[begin DOCUMENT]

# my build thread



## ian c - U.K. (Nov 22, 2001)

not really , 
but i'm sick that i had to move 2000 miles a week after after i bought it , so i'm starting it early 

so anyway , i've been keeping busy imagining how its going to end up and buying all my parts online .
whilst my buddy uses the car for me whilst i'm away .

here she is after my buddy had been using it a couple of weeks and cleaning it etc .


























its a 2000 180 quattro . pretty standard at the moment .
17" bbs , 1" rear spacers and h&r reds .
but all that will soon change .....:laugh:


----------



## Neb (Jan 25, 2005)

good base. What do you have planned for it?


----------



## ian c - U.K. (Nov 22, 2001)

hey ben .
i'm a european guy and long term vw/audi/porsche/cal-look enthusiast .... 
so subtle stuff 

headlamp reflectors and indicators are coming off .
rear spoiler is coming off .
rear lights are coming off .
caractere front grill going on . (if it doesnt work , it will be for sale on here)
twin exit valance going on (i like symetry)

thats about it for the body .

[end DOCUMENT]
[begin ITEMS]

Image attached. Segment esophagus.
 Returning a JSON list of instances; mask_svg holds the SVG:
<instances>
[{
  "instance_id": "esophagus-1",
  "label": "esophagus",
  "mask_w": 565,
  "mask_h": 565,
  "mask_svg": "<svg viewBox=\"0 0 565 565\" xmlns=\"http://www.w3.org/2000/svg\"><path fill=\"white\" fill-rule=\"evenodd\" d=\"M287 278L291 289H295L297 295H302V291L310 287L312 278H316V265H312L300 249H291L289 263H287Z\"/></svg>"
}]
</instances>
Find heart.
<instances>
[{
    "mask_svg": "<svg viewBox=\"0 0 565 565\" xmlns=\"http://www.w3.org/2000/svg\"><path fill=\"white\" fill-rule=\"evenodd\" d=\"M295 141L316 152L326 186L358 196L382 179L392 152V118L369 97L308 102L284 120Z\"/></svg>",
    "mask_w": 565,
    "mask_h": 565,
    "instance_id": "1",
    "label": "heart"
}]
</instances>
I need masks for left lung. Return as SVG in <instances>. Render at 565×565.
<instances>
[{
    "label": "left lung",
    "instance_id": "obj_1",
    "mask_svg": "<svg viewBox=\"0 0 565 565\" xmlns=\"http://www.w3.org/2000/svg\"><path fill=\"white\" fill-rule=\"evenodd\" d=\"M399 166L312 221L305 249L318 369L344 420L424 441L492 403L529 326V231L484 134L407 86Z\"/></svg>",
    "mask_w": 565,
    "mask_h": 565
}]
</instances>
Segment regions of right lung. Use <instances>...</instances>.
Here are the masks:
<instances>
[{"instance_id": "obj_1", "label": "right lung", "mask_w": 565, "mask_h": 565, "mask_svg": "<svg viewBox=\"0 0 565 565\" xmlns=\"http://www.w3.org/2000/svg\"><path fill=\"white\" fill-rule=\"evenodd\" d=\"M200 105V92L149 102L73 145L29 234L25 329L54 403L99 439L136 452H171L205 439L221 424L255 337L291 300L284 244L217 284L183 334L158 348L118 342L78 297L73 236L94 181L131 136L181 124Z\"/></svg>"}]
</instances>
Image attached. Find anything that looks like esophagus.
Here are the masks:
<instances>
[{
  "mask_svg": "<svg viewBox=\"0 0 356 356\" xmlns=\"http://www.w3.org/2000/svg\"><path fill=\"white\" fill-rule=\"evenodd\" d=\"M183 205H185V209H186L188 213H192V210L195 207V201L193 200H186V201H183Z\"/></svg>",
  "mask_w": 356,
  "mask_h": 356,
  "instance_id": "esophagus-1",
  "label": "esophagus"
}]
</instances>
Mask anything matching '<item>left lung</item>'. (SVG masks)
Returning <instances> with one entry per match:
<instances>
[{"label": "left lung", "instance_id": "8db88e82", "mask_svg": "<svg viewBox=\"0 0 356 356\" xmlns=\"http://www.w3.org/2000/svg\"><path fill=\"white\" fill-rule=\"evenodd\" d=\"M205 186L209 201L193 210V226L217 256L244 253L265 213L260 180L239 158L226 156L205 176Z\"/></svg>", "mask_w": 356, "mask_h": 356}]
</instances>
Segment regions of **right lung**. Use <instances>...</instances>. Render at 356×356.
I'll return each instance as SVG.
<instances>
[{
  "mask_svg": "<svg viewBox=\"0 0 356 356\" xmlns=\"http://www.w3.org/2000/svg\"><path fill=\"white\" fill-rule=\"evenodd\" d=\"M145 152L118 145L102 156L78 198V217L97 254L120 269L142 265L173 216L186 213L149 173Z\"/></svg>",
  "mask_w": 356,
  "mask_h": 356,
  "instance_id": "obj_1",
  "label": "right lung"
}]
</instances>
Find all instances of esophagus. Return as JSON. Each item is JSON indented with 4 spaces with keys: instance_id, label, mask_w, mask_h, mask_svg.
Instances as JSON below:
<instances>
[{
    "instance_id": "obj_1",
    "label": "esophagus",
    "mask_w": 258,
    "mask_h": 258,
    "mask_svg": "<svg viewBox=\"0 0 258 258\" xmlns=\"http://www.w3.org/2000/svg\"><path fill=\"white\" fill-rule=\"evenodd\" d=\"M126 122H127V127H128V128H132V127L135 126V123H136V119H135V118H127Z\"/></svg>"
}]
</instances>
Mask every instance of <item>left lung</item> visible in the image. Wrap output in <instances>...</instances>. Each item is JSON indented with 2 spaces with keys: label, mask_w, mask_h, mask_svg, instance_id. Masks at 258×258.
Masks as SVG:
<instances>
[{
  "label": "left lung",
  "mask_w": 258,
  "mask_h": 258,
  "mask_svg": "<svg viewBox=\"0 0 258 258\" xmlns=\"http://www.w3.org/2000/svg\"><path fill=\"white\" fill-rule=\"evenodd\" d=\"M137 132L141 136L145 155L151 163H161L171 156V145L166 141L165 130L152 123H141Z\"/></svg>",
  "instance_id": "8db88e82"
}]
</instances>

[end ITEMS]

TO-DO LIST:
1 – Reproduce verbatim the passage of the Audi build thread that starts at "rear lights are" and ends after "for the body .".
2 – Write the next part of the Audi build thread, continuing after its final line.

RESULTS IN ORDER:
1 –
rear lights are coming off .
caractere front grill going on . (if it doesnt work , it will be for sale on here)
twin exit valance going on (i like symetry)

thats about it for the body .

2 –
8x18" a8 monoblocks . painted body colour for that "carved from a block of aluminum" look .... this is my biggest gamble , so i'm hoping my mind's eye is good ... these too will be for sale on here if it doesnt work .(need adapters for front if anyone has any )
nuespeed arms and links , maybe roll-bars once i'm happy with the comfort of the suspension
-40mm apex springs are being delivered to my buddy for measurements and comparisons . if they dont work i'll get koni coilovers .
drop will not be extreme and i'm old , so need a bit of day-to-day comfort ....

apr stage 3+ kit
apr intercooler
apr inlet manifold
apr switchable ecu (cheap gas , 91 gas , and 100 for the meth kit) will see how it goes , i might switch to 630 and eurodyne .
exhaust will either be apr 2.5" , neuspeed 2.75" or a custom .
exhaust will have lambourghino gallardo flapper put on so its quiet at idle and cruise , but just a 3" downpipe to astmostphere when on the boost 
california car , so must pass visual and smog 
i have a few tricks to get the apr stuff looking "factory"

i'm into music and have a few spare goodies for the stereo left over from my 911 build (cdt carbonfibre comps and mcintosh amps), but i'm struggling to find a GOOD reliable head-unit as if i decide to change it i'll want to fit navigation . ideas welcome ..
and the grey interior is staying as it is , not even a boost gauge , so i want to keep the alloy flap .

to be honest , i wanted a silver car with black leather , but this one with grey came along at the right price .
i thought about changing it all out for black (especially when i saw a set of black baseball for sale , and every time i look at ian idworks thread) , but it's not really worth the expense and work .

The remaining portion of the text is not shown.